RealtyTrac also reports the following:

Foreclosure sales by type

A total of 512,886 bank-owned (REO) properties sold to third parties in 2010 — down nearly 32 percent from 2009 — at an average discount of 36 percent, up from an average discount of 33 percent in 2009. REO sales accounted for 16 percent of all sales in 2010, down from nearly 18 percent of all sales in 2009 but still higher than the 13 percent of all sales they accounted for in 2008.

In the fourth quarter, a total of 95,683 REO properties sold to third parties, down 17 percent from the third quarter and down 43 percent from the fourth quarter of 2009. Fourth quarter REO sales accounted for nearly 17 percent of all sales during the quarter at an average discount of nearly 37 percent.

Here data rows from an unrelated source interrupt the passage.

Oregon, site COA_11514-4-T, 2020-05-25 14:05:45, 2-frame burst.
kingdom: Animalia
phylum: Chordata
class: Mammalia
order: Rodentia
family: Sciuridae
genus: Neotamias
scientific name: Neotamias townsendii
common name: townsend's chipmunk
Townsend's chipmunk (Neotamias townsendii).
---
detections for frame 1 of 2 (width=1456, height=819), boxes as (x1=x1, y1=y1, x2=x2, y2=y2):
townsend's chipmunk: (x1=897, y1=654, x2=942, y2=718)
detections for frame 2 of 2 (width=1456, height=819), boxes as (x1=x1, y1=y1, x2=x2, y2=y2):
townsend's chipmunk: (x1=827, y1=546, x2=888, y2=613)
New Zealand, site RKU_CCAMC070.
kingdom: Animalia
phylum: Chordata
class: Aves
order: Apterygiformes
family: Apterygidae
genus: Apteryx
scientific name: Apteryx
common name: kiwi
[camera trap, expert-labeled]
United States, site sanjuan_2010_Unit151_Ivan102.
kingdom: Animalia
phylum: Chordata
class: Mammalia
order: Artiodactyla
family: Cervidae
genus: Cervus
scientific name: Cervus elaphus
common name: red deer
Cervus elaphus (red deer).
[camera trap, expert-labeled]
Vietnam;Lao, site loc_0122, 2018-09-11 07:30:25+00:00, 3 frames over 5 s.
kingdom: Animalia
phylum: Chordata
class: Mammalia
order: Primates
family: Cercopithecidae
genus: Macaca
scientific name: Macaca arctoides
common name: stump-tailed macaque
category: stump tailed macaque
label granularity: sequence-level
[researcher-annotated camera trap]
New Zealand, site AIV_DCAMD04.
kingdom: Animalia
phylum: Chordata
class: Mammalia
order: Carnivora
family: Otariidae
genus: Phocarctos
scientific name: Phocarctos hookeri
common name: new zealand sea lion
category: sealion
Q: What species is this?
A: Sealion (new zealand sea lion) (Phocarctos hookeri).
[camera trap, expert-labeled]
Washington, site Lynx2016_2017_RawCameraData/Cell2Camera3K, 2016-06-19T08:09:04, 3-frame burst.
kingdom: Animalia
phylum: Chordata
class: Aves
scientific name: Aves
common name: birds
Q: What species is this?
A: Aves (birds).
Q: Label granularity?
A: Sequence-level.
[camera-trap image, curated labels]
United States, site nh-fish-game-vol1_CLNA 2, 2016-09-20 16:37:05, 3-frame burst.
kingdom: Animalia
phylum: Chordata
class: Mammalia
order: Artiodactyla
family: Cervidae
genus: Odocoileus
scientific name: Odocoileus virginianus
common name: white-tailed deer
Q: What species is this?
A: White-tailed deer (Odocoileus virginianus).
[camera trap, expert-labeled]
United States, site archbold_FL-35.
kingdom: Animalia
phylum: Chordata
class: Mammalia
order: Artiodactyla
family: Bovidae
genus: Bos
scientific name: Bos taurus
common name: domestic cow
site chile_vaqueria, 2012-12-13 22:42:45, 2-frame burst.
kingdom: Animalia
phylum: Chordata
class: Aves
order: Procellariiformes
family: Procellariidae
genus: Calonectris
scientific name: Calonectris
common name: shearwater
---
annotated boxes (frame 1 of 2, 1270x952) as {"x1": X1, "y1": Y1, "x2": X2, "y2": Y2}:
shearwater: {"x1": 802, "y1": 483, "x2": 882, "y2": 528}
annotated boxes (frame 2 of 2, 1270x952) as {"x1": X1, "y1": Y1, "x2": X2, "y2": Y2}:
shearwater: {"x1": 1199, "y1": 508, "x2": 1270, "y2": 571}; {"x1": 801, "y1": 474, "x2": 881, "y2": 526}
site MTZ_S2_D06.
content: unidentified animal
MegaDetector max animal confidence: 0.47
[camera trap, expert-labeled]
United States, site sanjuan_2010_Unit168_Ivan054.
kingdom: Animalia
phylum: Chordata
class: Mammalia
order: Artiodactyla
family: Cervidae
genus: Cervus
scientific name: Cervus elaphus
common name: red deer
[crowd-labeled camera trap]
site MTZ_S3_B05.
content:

A total of 318,688 pre-foreclosure properties — in default or scheduled for auction — sold to third parties in 2010, down nearly 30 percent from 2009. Pre-foreclosure properties in 2010 sold at an average discount of 15 percent, down from an average discount of nearly 17 percent in 2009. Pre-foreclosure sales accounted for nearly 10 percent of all sales in 2010, down from nearly 11 percent of all sales in 2009 and virtually the same percentage of sales as in 2008.

In the fourth quarter, a total of 53,620 pre-foreclosure properties sold to third parties, down 29 percent from the previous quarter and down 49 percent from the fourth quarter of 2009. Fourth quarter pre-foreclosure sales accounted for nearly 10 percent of all sales during the quarter at an average discount of nearly 13 percent.

Nevada, Arizona, California post highest percentage of foreclosure sales in 2010

Foreclosure sales accounted for 57 percent of all residential sales in Nevada in 2010, the highest percentage of any state, but still down from a peak of 67 percent of all sales in 2009. Fourth quarter foreclosure sales accounted for nearly 59 percent of all sales in the state, up from nearly 54 percent in the third quarter.

Arizona foreclosure sales accounted for 49 percent of all sales in 2010, the second highest of any state but down from a peak of 54 percent in 2009. Fourth quarter foreclosure sales accounted for 55 percent of all sales in the state, up from 46 percent in the third quarter.

California foreclosure sales accounted for 44 percent of all sales in 2010, the third highest of any state but also down from a peak of 57 percent in 2009. Fourth quarter foreclosure sales in California accounted for 45 percent of all sales, up from 40 percent in the third quarter.

Other states where foreclosure sales accounted for at least one-quarter of all sales in 2010 were Florida (36 percent), Michigan (33 percent), Georgia (29 percent), Idaho (28 percent), Oregon (28 percent), Illinois (26 percent), Virginia (25 percent), and Colorado (25 percent).

10 states post foreclosure discounts of more than 35 percent in 2010

Ohio foreclosures sold for an average discount of nearly 43 percent in 2010, down from an average discount of nearly 47 percent in 2009, but still the highest of any state. Kentucky foreclosures sold for an average discount of more than 40 percent in 2010, the second highest of any state and up from nearly 38 percent in 2009.

Eight other states posted average foreclosure sale discounts of 35 percent or more in 2010: Tennessee, California, Pennsylvania, Illinois, New Jersey, Michigan, Georgia and Wisconsin.